- EXTRACT -
____________________

Emerging growth company x
If an emerging growth company, indicate by check mark if the registrant has elected not to use the extended transition period for complying with any new or revised financial accounting standards provided pursuant to Section 13(a) of the Exchange Act. x

Item 5.02    Departure of Directors or Certain Officers; Election of Directors; Appointment of Certain Officers; Compensatory Arrangements of Certain Officers.

On June 22, 2018, Crimson Wine Group, Ltd. (the “Company”) announced that Karen Diepholz, age 54, will join the Company as Chief Financial Officer beginning on June 29, 2018.

Pursuant to the terms of Ms. Diepholz’s offer of employment, Ms. Diepholz will receive annual compensation of $290,000 and will be eligible for a 37.5% bonus target of her annual base salary in an amount to be determined by the Company in its sole discretion. Ms. Diepholz will receive the Companys standard package of benefits for its executive officers. The Company and Ms. Diepholz also entered into a Separation Agreement. Pursuant to the terms of the agreement, in the event Ms. Diepholz’s employment is terminated by the Company without cause, she shall be entitled to continue to receive as severance, payment, in accordance with the Company’s current payroll practices, of her base salary in effect at the time of termination for six months.

Ms. Diepholz comes to the Company from Vintage Wine Estates, a privately held wine company, where she was the Chief Financial Officer, overseeing Finance and Accounting, IT, Procurement and Human Resources. Prior to Vintage Wine Estates, Ms. Diepholz was the Chief Financial Officer of Equinox Payments, a payment technology company, and the Vice President of Financial Planning and Analysis for Hypercom Corporation, a global payment technology company. Ms. Diepholz also served as the Vice President, Corporate Controller at Fender Musical Instruments, a musical instrument manufacturer, and spent her early career in the consumer products industry in a variety of financial and leadership roles at the The Dial Corporation, now Henkel U.S.

____________________

- RAW RECORDS -

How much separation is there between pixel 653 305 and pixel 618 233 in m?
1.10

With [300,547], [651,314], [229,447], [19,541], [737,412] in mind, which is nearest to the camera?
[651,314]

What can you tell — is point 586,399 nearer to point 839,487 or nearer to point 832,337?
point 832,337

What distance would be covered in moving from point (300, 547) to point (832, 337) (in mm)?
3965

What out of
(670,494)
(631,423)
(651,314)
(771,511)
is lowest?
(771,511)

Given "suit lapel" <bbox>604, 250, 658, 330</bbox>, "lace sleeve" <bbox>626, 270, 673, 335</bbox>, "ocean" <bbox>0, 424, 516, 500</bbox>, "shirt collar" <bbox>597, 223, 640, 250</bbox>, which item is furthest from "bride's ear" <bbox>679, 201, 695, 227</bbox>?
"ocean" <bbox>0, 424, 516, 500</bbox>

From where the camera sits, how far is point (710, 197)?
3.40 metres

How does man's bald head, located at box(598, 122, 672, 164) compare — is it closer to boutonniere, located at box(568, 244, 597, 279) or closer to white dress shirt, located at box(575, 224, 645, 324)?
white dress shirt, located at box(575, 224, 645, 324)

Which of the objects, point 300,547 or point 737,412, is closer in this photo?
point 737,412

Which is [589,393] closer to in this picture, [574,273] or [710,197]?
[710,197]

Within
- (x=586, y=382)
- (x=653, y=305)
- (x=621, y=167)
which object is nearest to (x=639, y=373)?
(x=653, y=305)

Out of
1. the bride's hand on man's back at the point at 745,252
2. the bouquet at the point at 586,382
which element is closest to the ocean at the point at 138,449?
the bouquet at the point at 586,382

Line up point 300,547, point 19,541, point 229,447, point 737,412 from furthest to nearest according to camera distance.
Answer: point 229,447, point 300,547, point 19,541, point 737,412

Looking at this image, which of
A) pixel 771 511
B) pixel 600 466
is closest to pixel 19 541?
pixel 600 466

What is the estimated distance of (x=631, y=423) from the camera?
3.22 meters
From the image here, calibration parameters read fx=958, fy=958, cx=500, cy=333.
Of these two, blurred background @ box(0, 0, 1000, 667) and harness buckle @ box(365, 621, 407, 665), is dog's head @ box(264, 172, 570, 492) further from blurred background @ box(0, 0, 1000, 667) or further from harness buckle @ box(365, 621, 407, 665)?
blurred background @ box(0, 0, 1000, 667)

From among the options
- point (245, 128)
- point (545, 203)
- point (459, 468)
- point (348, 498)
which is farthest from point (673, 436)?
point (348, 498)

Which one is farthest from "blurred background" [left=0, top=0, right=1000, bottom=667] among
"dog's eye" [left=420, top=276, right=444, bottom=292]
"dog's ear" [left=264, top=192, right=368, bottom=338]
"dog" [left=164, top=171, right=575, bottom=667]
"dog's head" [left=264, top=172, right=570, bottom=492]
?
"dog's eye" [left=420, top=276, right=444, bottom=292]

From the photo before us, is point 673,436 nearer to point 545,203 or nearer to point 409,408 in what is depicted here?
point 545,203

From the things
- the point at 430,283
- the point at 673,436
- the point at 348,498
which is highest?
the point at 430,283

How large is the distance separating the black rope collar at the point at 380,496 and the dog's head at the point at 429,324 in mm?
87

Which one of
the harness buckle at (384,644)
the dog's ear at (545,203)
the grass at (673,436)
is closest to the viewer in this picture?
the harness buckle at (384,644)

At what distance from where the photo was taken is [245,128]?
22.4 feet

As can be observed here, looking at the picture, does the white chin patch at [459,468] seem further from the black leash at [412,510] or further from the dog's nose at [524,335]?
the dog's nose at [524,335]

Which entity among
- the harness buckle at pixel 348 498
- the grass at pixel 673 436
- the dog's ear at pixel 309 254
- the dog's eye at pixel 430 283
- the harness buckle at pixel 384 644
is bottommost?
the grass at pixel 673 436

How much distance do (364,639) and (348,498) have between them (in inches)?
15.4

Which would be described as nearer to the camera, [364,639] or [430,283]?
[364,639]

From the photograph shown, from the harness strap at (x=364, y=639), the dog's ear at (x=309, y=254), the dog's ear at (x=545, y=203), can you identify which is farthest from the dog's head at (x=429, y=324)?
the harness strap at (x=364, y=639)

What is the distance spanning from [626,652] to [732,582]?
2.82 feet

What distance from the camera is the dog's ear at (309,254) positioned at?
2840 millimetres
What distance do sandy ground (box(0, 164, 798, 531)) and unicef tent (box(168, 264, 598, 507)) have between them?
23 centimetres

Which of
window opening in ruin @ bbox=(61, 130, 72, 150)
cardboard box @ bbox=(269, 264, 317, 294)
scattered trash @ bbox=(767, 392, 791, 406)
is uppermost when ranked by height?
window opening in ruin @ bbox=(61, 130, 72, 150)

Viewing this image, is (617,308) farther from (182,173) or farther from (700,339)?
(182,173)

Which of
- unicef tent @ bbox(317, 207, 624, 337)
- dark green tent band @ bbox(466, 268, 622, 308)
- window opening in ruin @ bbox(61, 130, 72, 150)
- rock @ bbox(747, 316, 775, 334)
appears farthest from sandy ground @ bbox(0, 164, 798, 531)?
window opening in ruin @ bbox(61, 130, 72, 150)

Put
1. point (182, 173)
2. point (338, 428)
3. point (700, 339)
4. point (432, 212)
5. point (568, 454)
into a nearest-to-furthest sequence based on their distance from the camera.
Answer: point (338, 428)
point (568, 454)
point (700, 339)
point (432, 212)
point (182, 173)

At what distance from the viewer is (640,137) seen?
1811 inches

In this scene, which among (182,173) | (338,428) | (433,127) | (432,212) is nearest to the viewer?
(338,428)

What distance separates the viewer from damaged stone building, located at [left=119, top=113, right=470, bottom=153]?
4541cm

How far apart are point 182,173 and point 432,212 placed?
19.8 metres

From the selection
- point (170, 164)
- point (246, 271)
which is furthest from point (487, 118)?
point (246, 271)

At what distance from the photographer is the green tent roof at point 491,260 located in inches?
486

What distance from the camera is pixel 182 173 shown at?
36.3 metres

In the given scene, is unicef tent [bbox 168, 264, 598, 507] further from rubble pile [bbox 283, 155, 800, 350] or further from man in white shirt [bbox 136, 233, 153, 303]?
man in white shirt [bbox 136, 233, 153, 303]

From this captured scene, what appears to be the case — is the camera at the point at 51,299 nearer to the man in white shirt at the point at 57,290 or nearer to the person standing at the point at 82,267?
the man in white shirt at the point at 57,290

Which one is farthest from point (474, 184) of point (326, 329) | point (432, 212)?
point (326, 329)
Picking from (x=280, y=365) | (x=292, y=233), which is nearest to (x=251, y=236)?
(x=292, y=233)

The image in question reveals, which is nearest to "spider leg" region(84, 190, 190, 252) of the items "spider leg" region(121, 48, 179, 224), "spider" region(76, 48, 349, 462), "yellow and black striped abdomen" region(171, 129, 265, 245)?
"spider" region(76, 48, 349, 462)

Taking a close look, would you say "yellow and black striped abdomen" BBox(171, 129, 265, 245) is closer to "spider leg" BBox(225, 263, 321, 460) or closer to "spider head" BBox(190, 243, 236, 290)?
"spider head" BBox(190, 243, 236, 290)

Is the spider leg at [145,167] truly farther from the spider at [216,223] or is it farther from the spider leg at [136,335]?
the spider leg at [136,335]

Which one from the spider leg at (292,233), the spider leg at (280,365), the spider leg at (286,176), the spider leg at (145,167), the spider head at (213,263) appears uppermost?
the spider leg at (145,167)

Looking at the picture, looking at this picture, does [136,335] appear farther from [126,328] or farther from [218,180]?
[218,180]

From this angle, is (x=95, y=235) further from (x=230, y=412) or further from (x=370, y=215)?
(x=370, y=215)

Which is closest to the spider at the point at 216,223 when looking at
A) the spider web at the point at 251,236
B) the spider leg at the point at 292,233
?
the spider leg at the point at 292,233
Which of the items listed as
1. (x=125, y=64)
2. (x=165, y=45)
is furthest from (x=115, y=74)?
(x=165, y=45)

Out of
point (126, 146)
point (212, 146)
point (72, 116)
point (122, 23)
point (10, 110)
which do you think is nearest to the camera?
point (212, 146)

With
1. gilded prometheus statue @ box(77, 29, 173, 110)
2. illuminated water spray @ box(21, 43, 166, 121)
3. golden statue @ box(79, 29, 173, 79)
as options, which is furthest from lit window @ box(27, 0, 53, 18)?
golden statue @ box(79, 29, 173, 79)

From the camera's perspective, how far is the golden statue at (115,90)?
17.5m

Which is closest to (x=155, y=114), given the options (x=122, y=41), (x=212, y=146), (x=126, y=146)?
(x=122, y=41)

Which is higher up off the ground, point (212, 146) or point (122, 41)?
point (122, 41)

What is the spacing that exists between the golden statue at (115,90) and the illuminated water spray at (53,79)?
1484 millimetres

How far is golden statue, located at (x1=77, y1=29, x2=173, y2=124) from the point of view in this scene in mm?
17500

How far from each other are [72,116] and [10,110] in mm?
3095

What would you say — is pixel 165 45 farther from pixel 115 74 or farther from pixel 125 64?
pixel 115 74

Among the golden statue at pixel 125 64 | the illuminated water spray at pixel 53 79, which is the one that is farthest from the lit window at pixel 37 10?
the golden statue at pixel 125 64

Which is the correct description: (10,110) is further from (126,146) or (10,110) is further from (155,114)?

____________________

- GOAL -
Write the next part of the filing announcing Karen Diepholz as Chief Financial Officer of Crimson Wine Group, starting right after its final sentence.

- FINAL RESULT -
There are no arrangements or understandings between Ms. Diepholz and any other person pursuant to which she was appointed to serve as an executive officer of the Company. There are also no family relationships between Ms. Diepholz and any director or executive officer of the Company, and Ms. Diepholz does not have a direct or indirect material interest in any “related party” transaction required to be disclosed pursuant to Item 404(a) of Regulation S-K.

Item 7.01 Regulation FD Disclosure.
On June 22, 2018, the Company issued a press release announcing the appointment of Ms. Diepholz as Chief Financial Officer. The press release is attached hereto as Exhibit 99.1 and is incorporated herein by reference.

Item 9.01    Financial Statements and Exhibits.

(d)    Exhibits

Exhibit No.



Pursuant to the requirements of the Securities Exchange Act of 1934, the registrant has duly caused this report to be signed on its behalf by the undersigned hereunto duly authorized.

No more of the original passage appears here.